It was only as we neared the northern terminus of Albuquerque’s fabled Northwest Passage that it occurred to me, “Wait, isn’t this the neighborhood with the giant cow?”
When last readers met our intrepid Better Burque adventure team, we were attempting to push north along the fabled Albuquerque Northwest Passage, that route that allows you to safely bike up the west side of the river without ever having to set wheels upon the dreaded Coors Boulevard (there be dragons). Like John Wesley Powell on his second expedition down the Colorado River, we had stopped midway last Sunday to rest and restock our dwindling supplies (Powell at Lee’s Ferry, Scot and John at Montaño), but today we resumed our campaign.
As you’ll see from the map below, this time we didn’t ride our bikes up any flood control channels (that is very dangerous, kids, ditches are deadly). The key tricks:
- The complex of traffic cones constraining and diverting the flow of Sunday folk at Sagebrush Church.
- The ditch bank north of the City of Albuquerque Open Space Visitors Center
- The tunnel beneath Paseo del Norte that was apparently built for horses and their people.
- Once through the tunnel, some deep sand that required a bit of bike walking.
- The Calabacillas Arroyo, which required a bit of a portage.

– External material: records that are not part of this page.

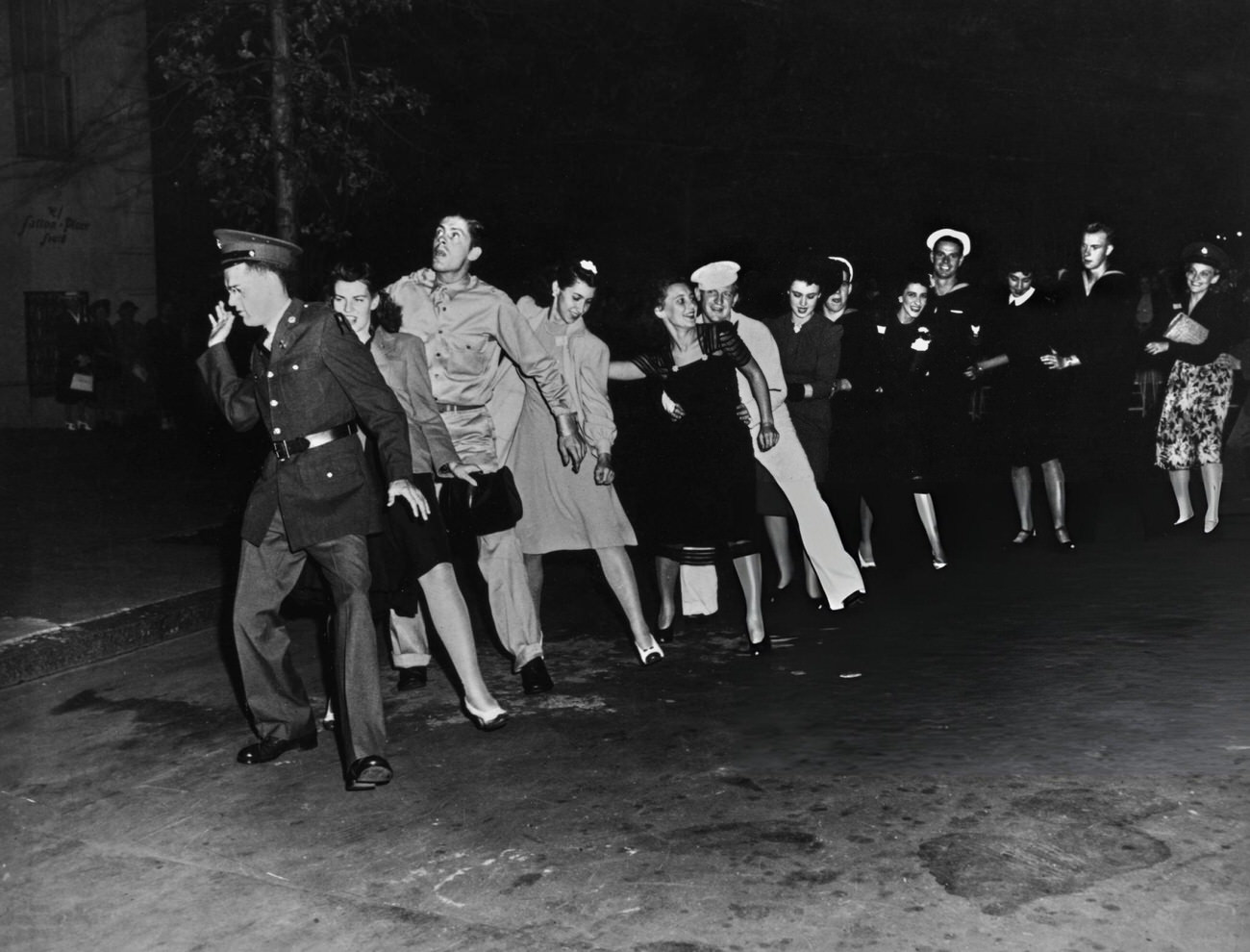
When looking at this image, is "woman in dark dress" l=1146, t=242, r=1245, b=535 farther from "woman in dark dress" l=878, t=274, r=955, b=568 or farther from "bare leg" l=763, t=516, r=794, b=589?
"bare leg" l=763, t=516, r=794, b=589

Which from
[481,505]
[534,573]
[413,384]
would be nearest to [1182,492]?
[534,573]

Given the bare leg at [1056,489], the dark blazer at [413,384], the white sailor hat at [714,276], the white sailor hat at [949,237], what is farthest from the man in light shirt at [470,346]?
the bare leg at [1056,489]

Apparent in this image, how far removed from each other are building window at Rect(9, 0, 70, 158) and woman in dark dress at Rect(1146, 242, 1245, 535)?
15153 millimetres

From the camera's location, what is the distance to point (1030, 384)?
986 centimetres

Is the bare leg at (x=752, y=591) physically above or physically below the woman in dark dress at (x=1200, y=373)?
below

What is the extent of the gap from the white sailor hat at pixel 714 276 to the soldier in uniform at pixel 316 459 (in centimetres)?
→ 229

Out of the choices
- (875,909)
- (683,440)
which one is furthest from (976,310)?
(875,909)

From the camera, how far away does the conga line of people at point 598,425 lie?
520cm

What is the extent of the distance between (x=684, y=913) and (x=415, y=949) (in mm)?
684

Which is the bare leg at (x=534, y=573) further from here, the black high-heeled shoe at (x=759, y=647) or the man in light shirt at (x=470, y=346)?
the black high-heeled shoe at (x=759, y=647)

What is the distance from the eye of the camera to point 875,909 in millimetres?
3980

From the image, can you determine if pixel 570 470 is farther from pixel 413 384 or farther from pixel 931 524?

And then, on Loretta NW, a giant cow.
From the lesser-known journal entries of Meriwether Lewis, this from January 28, 1805…https://lewisandclarkjournals.unl.edu/
“Well we feasted upon the giant cow upon the banks of the great river, despite the mosquitoes, even in January. Investigated “Whispering Pines Estates,” but moved on, as we discovered via sextant and chronometer that we are months and thousands of miles from the Missouri River, not to mention the Pacific Ocean.”